In the summer of 2009, the team received a Faculty Innovations in Teaching with Technology grant from Hunter College President Jennifer Raab. In December, they launched the information commons on the Hunter College homepage.
Teaching Your Teachers Well
The Web 2.0 information commons contains the best educational multimedia tools in information literacy today. Tutorial topics include plagiarism, evaluating sources, locating materials in the library—and other basic concerns of college undergraduates. What is more, each tutorial comes in the form of a so-called digital learning object, which is permutable with other digital resources—files, audio and images. The objects can be copied and pasted and strung together in any combination on the Blackboard site, at which point the e-learning product is ready for classroom dissemination.

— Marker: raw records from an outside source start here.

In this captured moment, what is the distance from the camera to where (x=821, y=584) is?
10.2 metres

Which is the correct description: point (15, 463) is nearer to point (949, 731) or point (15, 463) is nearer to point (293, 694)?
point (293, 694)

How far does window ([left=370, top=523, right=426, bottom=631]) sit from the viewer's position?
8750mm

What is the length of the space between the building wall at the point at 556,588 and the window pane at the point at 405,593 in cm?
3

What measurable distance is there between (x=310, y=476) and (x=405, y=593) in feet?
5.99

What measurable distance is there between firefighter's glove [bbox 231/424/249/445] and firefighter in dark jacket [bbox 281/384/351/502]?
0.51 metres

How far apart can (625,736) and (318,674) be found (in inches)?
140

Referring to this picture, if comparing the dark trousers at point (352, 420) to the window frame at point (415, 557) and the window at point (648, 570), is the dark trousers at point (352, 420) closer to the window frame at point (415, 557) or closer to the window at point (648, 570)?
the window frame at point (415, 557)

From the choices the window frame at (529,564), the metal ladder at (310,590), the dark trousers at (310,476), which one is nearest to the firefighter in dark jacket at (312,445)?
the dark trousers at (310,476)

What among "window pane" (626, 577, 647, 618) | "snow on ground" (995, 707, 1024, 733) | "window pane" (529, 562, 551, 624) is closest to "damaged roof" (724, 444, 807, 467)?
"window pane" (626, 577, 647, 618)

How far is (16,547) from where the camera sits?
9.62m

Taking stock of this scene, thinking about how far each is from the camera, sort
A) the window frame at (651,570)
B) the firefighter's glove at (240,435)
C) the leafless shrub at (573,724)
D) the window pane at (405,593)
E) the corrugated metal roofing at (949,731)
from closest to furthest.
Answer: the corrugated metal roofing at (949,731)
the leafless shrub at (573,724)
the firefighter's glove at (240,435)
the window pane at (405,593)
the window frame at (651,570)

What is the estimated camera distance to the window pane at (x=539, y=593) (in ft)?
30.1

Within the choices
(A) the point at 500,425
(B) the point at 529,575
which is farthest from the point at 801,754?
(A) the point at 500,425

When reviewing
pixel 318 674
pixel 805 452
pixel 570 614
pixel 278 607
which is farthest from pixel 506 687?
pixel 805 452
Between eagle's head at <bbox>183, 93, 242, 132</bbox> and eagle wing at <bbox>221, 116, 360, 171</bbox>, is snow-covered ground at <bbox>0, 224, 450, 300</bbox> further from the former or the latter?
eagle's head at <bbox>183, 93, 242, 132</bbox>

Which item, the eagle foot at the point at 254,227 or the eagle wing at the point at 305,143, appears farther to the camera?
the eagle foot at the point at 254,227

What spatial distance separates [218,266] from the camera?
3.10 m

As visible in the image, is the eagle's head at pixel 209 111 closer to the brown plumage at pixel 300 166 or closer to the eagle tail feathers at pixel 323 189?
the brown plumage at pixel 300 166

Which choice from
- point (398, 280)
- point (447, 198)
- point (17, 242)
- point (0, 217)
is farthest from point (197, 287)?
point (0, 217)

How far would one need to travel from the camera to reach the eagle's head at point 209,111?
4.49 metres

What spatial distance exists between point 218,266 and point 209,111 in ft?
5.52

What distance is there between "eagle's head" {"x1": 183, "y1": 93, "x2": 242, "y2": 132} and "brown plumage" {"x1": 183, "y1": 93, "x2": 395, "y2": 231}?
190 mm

Strayer, Yannotta and Lym identified the best peer-reviewed sites and wrote reviews on each site’s interactivity. “We saw this project as an effective way of establishing our presence online and connecting with faculty and students on a very large campus,” says Lym.

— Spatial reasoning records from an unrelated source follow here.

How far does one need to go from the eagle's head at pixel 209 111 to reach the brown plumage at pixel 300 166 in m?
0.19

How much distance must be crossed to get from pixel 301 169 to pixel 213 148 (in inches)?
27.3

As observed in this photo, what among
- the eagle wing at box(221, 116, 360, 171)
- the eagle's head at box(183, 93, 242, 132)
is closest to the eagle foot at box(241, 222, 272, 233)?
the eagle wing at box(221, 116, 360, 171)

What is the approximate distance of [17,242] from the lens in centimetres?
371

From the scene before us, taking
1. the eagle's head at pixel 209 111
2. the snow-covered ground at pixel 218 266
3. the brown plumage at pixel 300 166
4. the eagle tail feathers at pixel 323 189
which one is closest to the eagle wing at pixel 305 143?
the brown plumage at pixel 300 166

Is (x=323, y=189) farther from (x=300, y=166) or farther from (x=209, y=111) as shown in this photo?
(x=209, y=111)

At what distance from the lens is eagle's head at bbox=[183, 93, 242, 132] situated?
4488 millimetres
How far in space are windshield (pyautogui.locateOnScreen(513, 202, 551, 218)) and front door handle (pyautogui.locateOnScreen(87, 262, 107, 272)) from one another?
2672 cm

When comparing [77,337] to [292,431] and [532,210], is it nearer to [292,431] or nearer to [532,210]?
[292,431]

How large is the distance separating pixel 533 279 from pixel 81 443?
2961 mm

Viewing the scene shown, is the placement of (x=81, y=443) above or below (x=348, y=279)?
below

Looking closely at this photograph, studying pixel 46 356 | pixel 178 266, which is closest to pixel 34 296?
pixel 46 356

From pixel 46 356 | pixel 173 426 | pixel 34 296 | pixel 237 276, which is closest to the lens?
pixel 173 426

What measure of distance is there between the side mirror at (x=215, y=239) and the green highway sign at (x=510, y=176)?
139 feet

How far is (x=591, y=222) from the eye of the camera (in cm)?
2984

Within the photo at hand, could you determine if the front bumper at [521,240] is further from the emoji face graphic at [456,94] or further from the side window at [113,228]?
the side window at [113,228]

Yannotta believes the information commons gives students a grounding in research before they make their visit to the library. She advises the teachers she works with to prepare students for the library by assigning a tutorial on a subject such as primary versus secondary sources. “Come to the library with this knowledge and we’ll show the students how an expert would do it,” she says.
The team understood that it wasn’t enough to develop a resource without getting faculty to integrate it into the curriculum, so they designed course-specific Libguides, software for transmitting course content, and made all of commons freely accessible to the world.

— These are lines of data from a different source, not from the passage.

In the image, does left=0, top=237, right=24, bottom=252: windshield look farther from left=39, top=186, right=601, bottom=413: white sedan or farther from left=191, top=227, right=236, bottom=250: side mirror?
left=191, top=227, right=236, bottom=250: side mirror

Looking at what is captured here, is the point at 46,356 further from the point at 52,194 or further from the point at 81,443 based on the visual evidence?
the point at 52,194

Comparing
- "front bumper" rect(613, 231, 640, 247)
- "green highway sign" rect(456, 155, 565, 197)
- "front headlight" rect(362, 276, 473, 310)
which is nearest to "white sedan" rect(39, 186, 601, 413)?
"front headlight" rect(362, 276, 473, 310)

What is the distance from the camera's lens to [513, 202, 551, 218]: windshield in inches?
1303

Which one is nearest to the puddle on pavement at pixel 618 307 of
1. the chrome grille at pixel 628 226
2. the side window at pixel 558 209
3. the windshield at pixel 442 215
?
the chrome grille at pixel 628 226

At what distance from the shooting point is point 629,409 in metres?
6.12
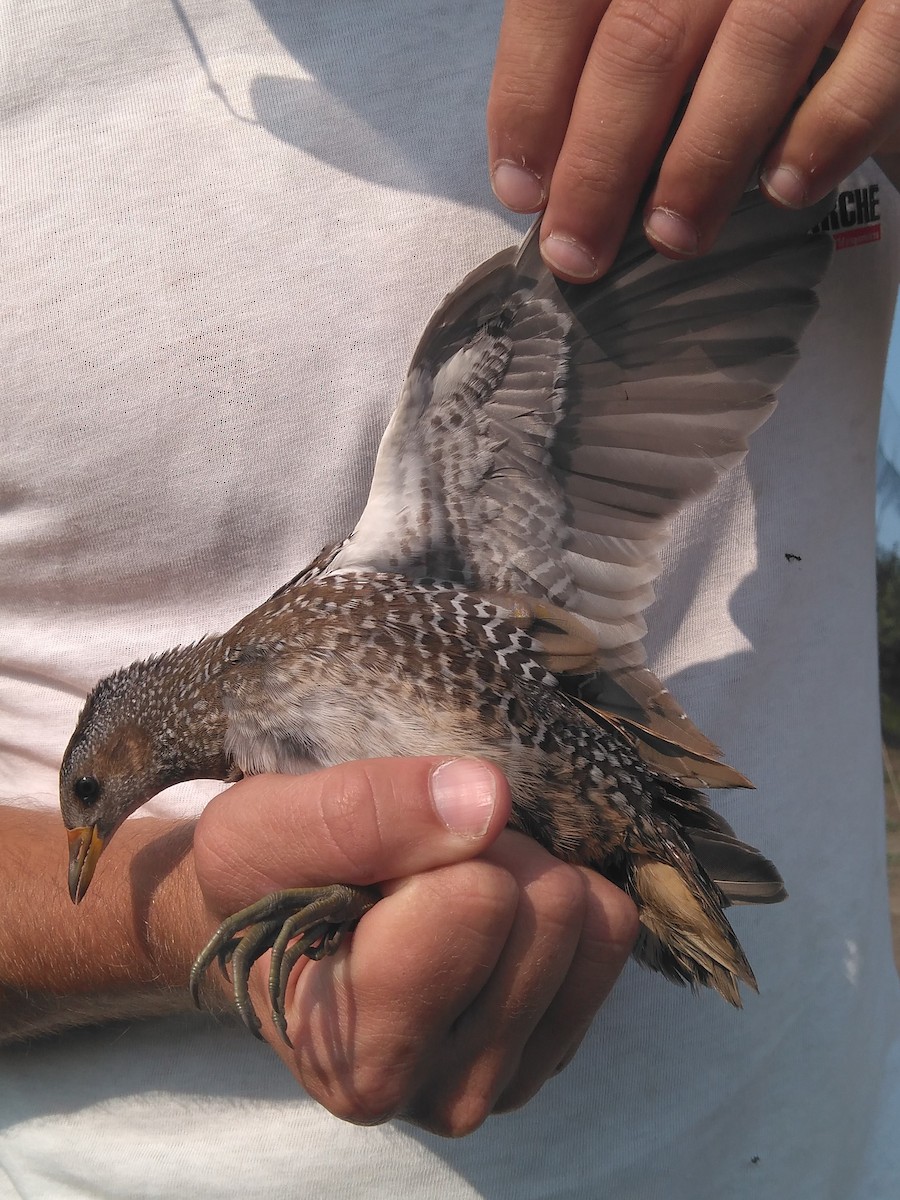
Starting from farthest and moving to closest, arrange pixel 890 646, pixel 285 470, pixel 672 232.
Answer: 1. pixel 890 646
2. pixel 285 470
3. pixel 672 232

Marketing the commons was the next step, and the librarians have been each reaching out to faculty at other departments. This spring before the start of a new semester they will be conducting a workshop for the English 120 adjunct community on using the LibGuides to teach information literacy.
As word of it spreads, the commons has been winning adherents. “What I like about the information commons is that my explanation might not be the one that could help the students,” says Assistant Professor Wendy Hayden about using the interactive tutorials in her English 120 course. “The commons helps you bring your message home in a variety of formats in styles that appeal to every learning style.” The commons can also help students how to think. “At this point only teachers can comment on the space in the information commons,” notes Hayden. “I’d like students to use them. We teach students to think critically about everything on the Web.”
The next challenge is to cultivate a wider community of users by creating a site that addresses the needs of everyone at Hunter. “You can’t just put it on the Web and walk away,” says Lym. “It’s going to be a project that will never have an end.”